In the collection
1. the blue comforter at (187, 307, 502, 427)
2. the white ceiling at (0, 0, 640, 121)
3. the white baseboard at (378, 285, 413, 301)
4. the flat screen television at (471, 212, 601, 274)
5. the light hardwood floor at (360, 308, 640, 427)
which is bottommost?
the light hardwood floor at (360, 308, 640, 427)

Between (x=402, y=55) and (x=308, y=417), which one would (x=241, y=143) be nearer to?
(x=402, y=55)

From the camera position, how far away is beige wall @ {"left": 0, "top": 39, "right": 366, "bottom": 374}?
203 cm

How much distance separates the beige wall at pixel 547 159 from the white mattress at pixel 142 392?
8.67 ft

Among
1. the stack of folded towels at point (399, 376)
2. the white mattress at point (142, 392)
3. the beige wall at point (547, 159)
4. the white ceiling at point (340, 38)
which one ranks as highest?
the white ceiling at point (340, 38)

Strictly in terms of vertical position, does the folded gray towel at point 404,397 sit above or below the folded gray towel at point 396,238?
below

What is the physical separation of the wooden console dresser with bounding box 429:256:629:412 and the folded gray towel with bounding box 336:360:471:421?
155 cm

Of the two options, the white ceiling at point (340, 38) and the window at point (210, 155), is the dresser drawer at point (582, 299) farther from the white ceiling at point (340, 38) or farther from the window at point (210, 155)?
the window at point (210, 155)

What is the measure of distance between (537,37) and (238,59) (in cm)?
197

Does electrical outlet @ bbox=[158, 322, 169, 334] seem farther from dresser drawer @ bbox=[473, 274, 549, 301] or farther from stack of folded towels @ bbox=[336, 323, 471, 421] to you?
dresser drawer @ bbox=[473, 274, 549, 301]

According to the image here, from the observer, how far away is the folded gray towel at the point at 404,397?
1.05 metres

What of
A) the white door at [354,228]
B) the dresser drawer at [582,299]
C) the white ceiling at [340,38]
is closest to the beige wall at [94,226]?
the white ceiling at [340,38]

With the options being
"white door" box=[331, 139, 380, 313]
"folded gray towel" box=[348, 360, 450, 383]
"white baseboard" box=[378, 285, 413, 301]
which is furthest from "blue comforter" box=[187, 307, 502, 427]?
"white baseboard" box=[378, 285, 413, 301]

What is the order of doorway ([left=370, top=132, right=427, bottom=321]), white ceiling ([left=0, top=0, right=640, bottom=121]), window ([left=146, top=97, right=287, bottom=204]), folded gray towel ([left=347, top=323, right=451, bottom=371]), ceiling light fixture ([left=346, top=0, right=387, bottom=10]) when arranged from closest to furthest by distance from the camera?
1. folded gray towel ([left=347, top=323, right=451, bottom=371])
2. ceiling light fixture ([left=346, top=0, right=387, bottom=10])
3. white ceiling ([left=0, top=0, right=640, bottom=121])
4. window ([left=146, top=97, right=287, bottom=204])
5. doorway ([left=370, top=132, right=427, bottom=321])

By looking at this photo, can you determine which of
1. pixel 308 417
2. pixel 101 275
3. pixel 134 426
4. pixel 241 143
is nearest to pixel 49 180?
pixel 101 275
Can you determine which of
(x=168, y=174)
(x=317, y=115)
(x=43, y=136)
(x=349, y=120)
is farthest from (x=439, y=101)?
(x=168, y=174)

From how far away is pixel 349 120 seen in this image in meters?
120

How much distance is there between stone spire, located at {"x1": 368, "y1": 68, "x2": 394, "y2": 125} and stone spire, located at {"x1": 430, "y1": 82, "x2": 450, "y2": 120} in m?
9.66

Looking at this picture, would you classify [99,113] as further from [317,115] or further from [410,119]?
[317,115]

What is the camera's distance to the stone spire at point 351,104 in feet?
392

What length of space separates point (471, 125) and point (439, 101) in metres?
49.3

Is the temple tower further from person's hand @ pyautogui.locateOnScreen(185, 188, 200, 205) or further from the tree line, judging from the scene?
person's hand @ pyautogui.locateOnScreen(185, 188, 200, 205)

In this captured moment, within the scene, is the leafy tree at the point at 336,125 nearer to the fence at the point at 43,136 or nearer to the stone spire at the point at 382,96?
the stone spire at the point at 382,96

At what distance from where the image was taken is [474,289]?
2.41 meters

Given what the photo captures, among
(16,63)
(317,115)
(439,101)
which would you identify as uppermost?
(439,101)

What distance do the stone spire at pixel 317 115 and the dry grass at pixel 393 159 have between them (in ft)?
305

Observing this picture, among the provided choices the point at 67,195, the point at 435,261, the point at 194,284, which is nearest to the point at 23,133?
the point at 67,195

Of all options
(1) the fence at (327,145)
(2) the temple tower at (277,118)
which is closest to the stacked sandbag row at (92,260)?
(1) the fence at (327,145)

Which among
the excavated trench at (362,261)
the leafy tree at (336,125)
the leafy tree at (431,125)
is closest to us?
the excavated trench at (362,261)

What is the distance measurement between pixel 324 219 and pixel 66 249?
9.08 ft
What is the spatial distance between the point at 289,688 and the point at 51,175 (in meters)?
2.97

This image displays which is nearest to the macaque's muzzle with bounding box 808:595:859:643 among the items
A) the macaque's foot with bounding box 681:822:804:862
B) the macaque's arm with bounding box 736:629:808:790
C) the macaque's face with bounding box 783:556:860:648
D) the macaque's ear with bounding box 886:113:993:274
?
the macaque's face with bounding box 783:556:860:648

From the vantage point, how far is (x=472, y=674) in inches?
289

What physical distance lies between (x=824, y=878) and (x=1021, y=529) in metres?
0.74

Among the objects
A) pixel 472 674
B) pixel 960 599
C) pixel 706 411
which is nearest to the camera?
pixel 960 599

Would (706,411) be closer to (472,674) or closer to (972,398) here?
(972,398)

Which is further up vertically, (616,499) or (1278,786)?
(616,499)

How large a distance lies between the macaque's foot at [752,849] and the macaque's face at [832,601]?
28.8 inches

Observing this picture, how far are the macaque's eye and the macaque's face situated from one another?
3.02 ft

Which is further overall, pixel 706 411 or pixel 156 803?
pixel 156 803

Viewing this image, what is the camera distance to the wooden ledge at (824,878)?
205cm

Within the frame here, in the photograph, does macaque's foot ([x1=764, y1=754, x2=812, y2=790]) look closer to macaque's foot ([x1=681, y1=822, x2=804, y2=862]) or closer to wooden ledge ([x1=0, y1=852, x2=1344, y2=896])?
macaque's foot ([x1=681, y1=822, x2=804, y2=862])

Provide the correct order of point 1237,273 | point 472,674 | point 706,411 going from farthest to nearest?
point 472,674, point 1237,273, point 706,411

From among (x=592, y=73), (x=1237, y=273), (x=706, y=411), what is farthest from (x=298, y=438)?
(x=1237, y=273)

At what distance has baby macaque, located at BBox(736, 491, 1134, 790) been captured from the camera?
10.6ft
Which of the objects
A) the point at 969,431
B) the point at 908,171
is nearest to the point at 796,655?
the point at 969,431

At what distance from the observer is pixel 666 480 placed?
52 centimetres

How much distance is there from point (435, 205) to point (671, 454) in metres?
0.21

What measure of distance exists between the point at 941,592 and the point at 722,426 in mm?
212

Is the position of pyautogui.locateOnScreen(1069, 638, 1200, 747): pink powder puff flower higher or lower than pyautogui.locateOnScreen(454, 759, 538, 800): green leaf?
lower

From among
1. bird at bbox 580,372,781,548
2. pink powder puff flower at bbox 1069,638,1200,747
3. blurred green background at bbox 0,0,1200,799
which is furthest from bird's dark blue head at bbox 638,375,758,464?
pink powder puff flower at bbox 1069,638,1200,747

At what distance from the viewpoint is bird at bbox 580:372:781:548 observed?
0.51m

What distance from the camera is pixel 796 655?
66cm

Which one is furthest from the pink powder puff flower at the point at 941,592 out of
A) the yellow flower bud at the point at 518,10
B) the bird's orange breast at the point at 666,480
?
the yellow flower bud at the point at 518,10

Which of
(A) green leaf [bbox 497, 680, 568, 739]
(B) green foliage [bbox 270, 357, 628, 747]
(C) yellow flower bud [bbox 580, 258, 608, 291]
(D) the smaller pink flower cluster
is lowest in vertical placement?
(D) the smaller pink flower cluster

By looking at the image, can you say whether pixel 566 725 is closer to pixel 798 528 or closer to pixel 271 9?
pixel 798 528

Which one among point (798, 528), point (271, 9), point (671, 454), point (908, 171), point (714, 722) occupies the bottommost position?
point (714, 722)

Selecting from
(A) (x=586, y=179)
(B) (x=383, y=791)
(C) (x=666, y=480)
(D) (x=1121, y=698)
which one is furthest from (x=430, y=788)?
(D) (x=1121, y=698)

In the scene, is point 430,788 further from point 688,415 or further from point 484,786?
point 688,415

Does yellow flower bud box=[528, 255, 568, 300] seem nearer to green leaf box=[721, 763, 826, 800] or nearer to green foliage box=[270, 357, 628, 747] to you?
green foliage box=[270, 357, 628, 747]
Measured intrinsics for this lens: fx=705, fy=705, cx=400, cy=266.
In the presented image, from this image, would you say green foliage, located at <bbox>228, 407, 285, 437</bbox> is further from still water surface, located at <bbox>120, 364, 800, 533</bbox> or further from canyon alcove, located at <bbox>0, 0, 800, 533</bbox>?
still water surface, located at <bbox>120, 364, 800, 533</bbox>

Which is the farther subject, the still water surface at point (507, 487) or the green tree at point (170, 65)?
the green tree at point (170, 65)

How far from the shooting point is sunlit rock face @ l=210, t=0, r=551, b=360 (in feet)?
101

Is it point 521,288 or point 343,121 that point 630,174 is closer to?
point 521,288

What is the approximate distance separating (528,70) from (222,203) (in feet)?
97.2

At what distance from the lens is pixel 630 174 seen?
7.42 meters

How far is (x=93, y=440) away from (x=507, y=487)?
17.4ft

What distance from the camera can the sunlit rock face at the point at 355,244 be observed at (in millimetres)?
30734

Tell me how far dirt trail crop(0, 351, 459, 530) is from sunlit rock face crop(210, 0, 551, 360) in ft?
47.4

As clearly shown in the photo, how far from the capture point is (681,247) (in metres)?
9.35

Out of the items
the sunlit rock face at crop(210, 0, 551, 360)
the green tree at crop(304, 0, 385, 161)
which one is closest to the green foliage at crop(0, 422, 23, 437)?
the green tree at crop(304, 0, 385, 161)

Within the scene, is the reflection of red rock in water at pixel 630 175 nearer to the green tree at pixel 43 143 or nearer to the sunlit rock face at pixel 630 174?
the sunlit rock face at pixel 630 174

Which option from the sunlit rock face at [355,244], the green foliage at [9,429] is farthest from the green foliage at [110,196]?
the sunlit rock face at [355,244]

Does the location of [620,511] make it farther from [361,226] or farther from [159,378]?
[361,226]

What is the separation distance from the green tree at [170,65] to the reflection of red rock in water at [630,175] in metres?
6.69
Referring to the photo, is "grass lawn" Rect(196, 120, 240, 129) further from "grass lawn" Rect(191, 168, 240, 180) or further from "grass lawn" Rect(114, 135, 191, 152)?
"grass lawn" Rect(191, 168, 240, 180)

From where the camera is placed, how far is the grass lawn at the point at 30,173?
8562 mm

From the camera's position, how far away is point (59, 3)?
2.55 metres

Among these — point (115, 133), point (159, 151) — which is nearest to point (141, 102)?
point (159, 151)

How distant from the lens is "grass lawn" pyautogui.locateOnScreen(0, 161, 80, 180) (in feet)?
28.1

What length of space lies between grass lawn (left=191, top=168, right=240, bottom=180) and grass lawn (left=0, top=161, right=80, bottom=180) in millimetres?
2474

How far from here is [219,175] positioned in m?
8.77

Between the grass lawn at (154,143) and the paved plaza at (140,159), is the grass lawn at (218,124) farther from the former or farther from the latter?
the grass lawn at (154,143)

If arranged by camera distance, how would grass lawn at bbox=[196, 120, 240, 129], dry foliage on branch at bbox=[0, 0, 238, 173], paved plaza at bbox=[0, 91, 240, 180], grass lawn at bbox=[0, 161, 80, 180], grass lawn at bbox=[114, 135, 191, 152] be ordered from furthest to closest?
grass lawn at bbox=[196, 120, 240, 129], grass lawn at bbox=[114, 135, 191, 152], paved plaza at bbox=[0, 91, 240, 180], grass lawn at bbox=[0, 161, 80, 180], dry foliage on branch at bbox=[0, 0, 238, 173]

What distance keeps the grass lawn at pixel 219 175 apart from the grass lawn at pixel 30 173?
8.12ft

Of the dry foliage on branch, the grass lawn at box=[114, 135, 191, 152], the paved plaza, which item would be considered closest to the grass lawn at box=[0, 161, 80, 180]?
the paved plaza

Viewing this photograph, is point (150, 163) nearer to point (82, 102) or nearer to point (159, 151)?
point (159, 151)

——————————

> **To be done**
Your answer should consist only of the lines from the one with "If arranged by" through the end of the data above, reproduced exactly.

> **Task output**
If arranged by camera distance, how would grass lawn at bbox=[196, 120, 240, 129], dry foliage on branch at bbox=[0, 0, 238, 173], paved plaza at bbox=[0, 91, 240, 180], grass lawn at bbox=[0, 161, 80, 180], grass lawn at bbox=[114, 135, 191, 152] be ordered from furthest to closest?
grass lawn at bbox=[196, 120, 240, 129], grass lawn at bbox=[114, 135, 191, 152], paved plaza at bbox=[0, 91, 240, 180], grass lawn at bbox=[0, 161, 80, 180], dry foliage on branch at bbox=[0, 0, 238, 173]

What distance keeps the grass lawn at pixel 219 175 apart from the grass lawn at pixel 30 173?
8.12ft

Of the dry foliage on branch, the grass lawn at box=[114, 135, 191, 152], the paved plaza, which item would be considered closest to the grass lawn at box=[0, 161, 80, 180]?
the paved plaza

Viewing this photograph, is point (150, 163) nearer to point (82, 102) or nearer to point (159, 151)?
point (159, 151)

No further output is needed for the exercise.